TASK DESCRIPTION: The required output is the line containing "At what distance from the observer" through the final line of the material below, printed exactly, with no other lines.
* * *
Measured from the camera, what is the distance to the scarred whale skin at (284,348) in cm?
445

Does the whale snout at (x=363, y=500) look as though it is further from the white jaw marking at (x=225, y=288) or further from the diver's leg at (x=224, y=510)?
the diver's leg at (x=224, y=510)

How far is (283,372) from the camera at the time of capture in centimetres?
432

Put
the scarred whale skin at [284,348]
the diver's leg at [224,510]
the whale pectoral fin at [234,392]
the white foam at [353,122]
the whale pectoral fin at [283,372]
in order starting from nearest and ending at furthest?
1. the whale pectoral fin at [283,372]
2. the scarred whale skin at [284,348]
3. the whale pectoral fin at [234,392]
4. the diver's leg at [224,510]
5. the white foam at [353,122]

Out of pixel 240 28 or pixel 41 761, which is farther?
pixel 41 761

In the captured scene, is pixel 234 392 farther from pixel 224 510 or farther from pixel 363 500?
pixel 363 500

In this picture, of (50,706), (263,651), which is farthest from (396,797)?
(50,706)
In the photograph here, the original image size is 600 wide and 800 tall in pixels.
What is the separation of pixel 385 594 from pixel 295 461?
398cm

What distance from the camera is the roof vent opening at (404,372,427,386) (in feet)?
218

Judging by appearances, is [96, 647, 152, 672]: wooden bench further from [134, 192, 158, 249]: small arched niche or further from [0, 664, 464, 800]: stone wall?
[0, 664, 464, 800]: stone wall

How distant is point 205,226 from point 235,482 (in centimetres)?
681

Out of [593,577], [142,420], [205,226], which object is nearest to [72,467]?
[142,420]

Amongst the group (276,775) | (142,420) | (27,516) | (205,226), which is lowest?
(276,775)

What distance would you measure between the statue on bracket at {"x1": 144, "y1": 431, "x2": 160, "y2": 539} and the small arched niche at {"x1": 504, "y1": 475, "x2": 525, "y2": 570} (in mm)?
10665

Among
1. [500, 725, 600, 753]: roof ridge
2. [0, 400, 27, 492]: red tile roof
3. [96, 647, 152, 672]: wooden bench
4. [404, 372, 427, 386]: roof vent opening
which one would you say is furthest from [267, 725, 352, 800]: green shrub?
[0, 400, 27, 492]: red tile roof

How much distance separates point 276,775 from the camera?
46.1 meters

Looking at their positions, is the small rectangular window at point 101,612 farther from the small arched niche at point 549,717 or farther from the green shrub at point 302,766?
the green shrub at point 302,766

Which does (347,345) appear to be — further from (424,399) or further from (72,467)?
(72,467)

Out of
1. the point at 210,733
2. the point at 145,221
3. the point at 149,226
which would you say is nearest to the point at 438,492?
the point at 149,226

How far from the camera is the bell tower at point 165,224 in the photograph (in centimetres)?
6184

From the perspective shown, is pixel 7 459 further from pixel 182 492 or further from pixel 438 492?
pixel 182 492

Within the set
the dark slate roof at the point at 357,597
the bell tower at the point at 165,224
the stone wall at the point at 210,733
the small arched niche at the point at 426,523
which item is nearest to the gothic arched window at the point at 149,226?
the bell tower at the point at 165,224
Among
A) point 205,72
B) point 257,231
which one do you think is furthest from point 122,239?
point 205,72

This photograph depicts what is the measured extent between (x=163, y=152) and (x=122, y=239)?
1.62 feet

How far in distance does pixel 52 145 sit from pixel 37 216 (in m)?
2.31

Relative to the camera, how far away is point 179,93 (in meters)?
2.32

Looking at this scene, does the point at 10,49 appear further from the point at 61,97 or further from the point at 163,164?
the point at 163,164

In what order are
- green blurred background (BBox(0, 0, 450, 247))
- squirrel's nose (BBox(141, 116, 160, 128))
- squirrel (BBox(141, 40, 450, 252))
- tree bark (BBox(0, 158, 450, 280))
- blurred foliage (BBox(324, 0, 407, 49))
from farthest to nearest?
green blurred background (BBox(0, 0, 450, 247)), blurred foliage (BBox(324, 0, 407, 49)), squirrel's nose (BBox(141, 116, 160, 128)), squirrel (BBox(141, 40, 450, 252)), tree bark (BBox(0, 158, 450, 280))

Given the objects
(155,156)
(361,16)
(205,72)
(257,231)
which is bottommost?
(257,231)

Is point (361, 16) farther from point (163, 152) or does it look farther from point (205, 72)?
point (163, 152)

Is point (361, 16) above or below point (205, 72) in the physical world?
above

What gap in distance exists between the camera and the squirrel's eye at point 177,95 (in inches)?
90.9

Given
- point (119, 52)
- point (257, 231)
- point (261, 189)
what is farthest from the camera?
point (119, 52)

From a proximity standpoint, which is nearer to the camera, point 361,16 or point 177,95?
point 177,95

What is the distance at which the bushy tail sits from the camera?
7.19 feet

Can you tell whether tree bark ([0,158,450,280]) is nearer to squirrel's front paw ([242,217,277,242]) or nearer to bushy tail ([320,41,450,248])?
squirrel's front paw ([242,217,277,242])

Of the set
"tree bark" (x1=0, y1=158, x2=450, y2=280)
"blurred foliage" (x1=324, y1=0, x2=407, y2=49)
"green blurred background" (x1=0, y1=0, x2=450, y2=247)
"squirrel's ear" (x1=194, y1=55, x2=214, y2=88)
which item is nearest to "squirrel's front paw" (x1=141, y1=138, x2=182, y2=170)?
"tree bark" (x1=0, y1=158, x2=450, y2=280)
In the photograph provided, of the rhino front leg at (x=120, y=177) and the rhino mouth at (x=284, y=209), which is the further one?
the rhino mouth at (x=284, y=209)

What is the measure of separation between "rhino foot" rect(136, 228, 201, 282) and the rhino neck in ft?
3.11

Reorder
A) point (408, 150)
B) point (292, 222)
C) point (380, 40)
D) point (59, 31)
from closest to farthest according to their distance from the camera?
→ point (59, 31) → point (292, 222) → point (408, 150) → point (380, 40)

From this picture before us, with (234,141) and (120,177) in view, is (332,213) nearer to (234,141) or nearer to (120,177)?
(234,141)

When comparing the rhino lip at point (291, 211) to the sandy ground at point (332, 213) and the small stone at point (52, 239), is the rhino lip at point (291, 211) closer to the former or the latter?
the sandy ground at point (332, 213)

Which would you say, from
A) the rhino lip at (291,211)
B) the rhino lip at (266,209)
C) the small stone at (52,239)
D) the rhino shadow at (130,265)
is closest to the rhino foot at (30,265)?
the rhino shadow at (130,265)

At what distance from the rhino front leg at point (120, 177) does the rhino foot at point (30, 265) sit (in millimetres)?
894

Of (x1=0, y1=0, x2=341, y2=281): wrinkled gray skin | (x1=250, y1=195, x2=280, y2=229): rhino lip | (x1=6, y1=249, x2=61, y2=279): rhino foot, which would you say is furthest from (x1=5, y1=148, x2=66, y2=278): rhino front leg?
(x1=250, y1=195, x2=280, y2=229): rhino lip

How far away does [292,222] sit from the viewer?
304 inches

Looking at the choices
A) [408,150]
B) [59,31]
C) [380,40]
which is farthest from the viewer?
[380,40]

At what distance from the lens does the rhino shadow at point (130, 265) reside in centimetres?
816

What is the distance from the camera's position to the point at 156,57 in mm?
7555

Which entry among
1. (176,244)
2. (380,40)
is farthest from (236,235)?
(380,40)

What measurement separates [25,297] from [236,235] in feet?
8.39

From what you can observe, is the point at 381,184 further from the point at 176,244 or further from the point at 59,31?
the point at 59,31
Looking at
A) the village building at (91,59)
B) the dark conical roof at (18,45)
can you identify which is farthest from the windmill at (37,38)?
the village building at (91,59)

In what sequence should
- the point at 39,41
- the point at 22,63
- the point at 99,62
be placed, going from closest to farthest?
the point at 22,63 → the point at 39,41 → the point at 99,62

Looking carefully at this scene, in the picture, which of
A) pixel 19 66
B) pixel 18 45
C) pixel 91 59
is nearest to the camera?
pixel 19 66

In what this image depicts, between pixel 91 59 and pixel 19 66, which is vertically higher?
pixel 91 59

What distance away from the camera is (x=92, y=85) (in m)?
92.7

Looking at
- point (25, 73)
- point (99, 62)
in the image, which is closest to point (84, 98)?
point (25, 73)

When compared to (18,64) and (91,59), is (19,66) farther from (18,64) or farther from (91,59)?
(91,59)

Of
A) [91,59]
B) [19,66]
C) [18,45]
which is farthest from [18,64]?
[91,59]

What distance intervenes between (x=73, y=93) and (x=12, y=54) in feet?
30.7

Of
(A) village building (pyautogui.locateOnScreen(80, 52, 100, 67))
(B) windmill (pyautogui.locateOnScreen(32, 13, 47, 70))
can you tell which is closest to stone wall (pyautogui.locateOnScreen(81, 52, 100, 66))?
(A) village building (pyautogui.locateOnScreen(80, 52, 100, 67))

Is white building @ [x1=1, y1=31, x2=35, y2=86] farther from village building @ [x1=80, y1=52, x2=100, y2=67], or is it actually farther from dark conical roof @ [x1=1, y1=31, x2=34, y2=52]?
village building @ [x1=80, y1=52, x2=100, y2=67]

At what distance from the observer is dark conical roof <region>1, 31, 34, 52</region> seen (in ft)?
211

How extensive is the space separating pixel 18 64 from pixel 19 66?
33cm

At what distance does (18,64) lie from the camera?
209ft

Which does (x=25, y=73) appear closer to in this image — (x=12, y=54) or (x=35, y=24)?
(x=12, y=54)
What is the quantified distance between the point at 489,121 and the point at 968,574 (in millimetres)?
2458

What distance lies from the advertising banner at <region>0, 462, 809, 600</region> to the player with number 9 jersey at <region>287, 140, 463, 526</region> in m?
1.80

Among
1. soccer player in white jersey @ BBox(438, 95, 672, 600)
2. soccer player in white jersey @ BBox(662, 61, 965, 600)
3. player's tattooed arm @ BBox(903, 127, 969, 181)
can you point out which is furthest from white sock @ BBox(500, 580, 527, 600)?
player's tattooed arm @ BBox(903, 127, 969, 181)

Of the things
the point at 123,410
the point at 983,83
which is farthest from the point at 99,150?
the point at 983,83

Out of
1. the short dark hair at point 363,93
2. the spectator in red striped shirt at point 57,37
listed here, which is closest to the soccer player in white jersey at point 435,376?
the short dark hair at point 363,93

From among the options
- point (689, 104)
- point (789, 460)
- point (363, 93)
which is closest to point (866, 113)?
* * *
FULL OUTPUT:
At what distance from the observer is dark conical roof <region>1, 31, 34, 52</region> seen (in ft)?
211

How extensive is the space separating pixel 18 64 from pixel 19 66?
33cm

At what distance does (18,64) lie from the camera?
209ft

Which does (x=25, y=73) appear closer to in this image — (x=12, y=54) or (x=35, y=24)?
(x=12, y=54)
What is the quantified distance between the point at 489,121 and the point at 968,574 (in millimetres)?
2458

What distance lies from the advertising banner at <region>0, 462, 809, 600</region> to the player with number 9 jersey at <region>287, 140, 463, 526</region> in m?
1.80

Among
1. soccer player in white jersey @ BBox(438, 95, 672, 600)
2. soccer player in white jersey @ BBox(662, 61, 965, 600)
3. player's tattooed arm @ BBox(903, 127, 969, 181)
can you point out which is furthest from white sock @ BBox(500, 580, 527, 600)?
player's tattooed arm @ BBox(903, 127, 969, 181)

Of the things
the point at 123,410
the point at 983,83
which is farthest from the point at 99,150?
the point at 983,83

Out of
1. the short dark hair at point 363,93
2. the spectator in red striped shirt at point 57,37
listed here, which is closest to the soccer player in white jersey at point 435,376?
the short dark hair at point 363,93

From among the options
- point (689, 104)
- point (789, 460)
- point (363, 93)
which is closest to point (866, 113)?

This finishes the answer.